Repeat, exactly as written, the line with "phylum: Chordata" and every line that follows it in the material below, ending with the last.

DATASET ENTRIES:
* * * * *

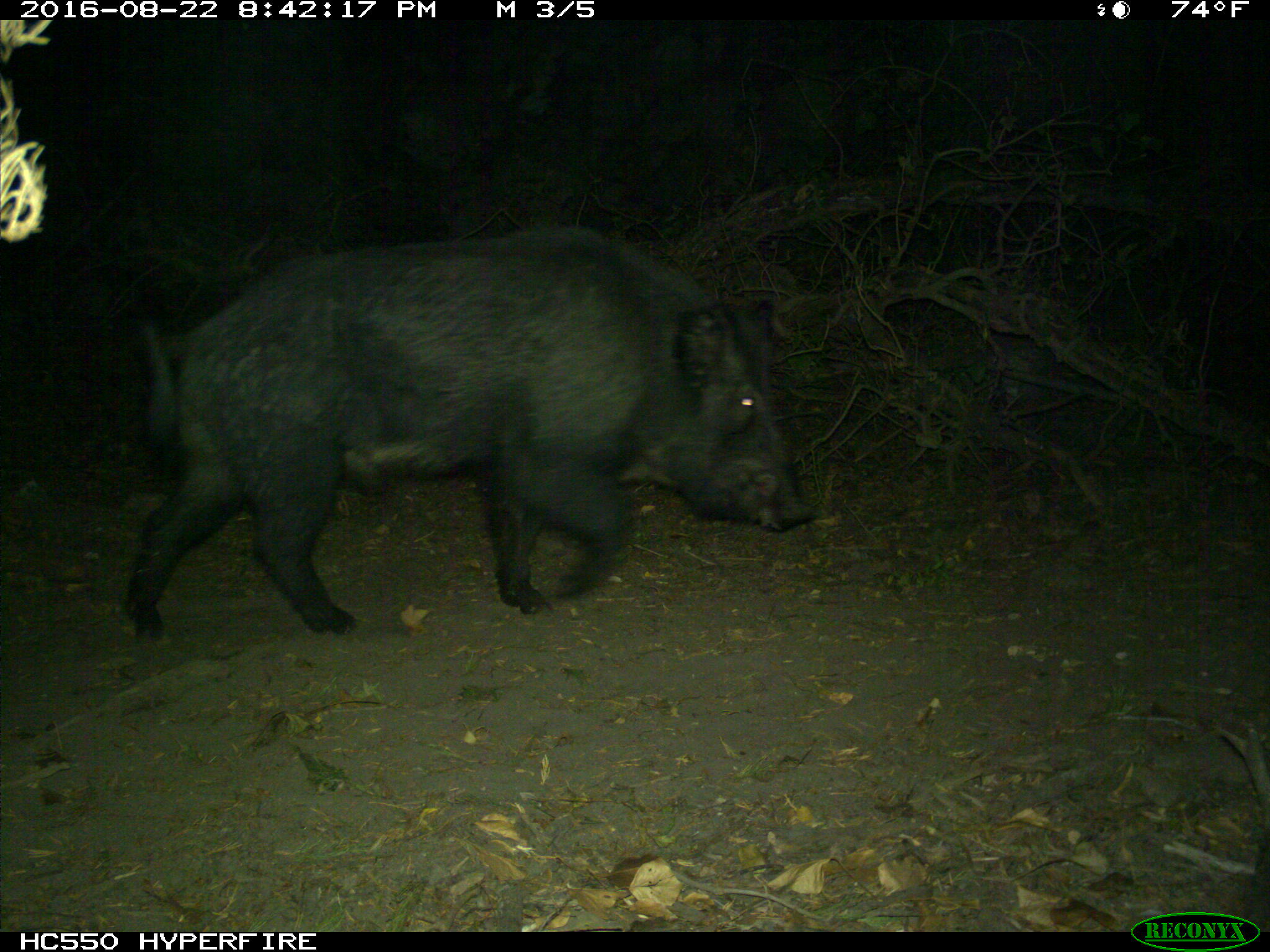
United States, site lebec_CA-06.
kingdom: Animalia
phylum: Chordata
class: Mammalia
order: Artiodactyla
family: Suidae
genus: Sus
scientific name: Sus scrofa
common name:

* * * * *

RESPONSE AREA:
phylum: Chordata
class: Mammalia
order: Artiodactyla
family: Suidae
genus: Sus
scientific name: Sus scrofa
common name:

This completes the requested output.